==== Data shown
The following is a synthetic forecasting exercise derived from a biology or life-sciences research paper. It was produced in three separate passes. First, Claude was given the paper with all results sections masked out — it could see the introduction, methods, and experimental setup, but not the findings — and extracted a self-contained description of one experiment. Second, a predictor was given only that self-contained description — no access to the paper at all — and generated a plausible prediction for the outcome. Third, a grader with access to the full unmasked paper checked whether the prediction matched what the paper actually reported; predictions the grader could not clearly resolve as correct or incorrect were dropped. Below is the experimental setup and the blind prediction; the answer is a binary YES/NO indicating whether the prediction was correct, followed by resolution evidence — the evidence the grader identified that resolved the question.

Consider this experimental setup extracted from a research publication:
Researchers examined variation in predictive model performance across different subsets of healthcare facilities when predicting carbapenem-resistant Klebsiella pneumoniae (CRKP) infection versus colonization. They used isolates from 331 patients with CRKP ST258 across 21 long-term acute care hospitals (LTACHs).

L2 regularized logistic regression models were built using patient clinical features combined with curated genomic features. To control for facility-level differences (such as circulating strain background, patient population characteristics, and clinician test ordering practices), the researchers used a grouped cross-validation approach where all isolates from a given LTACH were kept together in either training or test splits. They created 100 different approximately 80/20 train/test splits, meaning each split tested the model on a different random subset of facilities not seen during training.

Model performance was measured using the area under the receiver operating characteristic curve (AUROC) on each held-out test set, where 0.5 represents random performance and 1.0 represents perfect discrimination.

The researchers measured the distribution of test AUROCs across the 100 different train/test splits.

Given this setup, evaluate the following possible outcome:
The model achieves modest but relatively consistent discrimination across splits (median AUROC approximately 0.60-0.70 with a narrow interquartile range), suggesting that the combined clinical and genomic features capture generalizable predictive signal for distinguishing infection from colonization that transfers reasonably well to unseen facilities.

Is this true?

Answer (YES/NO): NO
========
==== Data shown
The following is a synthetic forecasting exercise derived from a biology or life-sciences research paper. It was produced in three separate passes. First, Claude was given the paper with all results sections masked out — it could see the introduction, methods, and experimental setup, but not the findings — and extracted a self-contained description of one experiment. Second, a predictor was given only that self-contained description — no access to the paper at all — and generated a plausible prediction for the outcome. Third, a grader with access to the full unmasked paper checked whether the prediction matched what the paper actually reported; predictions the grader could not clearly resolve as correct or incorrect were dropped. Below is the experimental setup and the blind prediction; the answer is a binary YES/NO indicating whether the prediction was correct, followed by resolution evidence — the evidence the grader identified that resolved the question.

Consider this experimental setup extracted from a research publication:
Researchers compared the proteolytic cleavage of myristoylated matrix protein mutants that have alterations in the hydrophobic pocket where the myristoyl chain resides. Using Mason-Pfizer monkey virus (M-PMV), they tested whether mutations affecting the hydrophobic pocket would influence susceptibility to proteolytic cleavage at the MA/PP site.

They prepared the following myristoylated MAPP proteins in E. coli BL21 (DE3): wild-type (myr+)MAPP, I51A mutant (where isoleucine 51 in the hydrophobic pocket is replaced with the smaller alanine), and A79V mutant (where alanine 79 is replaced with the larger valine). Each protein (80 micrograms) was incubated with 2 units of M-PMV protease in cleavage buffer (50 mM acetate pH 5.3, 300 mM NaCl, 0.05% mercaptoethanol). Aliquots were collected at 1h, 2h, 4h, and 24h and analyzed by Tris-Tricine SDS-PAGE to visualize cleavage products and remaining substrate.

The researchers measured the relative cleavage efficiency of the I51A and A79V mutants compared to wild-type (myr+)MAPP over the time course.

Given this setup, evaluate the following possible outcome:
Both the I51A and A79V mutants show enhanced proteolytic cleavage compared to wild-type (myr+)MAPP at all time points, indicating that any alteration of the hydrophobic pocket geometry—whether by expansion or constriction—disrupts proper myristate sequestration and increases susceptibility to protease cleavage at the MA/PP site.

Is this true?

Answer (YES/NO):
========
==== Data shown
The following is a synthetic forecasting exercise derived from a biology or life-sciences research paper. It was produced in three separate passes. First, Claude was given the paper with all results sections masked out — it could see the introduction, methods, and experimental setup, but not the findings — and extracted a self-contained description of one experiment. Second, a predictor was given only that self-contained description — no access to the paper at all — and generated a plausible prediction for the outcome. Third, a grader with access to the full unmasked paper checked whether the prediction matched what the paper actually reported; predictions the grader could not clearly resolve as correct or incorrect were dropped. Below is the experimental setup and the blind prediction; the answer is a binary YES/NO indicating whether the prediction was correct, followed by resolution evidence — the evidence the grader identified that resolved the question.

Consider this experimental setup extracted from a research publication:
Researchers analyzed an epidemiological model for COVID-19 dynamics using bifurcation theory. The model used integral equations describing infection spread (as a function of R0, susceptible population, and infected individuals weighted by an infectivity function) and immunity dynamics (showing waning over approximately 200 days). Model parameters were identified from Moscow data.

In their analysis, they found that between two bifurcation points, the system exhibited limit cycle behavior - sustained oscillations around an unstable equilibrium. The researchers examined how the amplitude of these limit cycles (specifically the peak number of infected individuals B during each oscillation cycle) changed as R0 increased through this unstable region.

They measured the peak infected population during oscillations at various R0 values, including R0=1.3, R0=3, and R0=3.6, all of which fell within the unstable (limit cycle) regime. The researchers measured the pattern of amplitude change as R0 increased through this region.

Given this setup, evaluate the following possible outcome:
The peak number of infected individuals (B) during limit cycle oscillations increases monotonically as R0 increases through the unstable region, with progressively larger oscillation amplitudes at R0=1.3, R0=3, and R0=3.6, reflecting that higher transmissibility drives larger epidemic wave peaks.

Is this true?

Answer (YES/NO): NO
========
## Instructions to follow
Each line of the entries where the string "increased" occurs should be shown.

## Problem solution
In their analysis, they found that between two bifurcation points, the system exhibited limit cycle behavior - sustained oscillations around an unstable equilibrium. The researchers examined how the amplitude of these limit cycles (specifically the peak number of infected individuals B during each oscillation cycle) changed as R0 increased through this unstable region.
They measured the peak infected population during oscillations at various R0 values, including R0=1.3, R0=3, and R0=3.6, all of which fell within the unstable (limit cycle) regime. The researchers measured the pattern of amplitude change as R0 increased through this region.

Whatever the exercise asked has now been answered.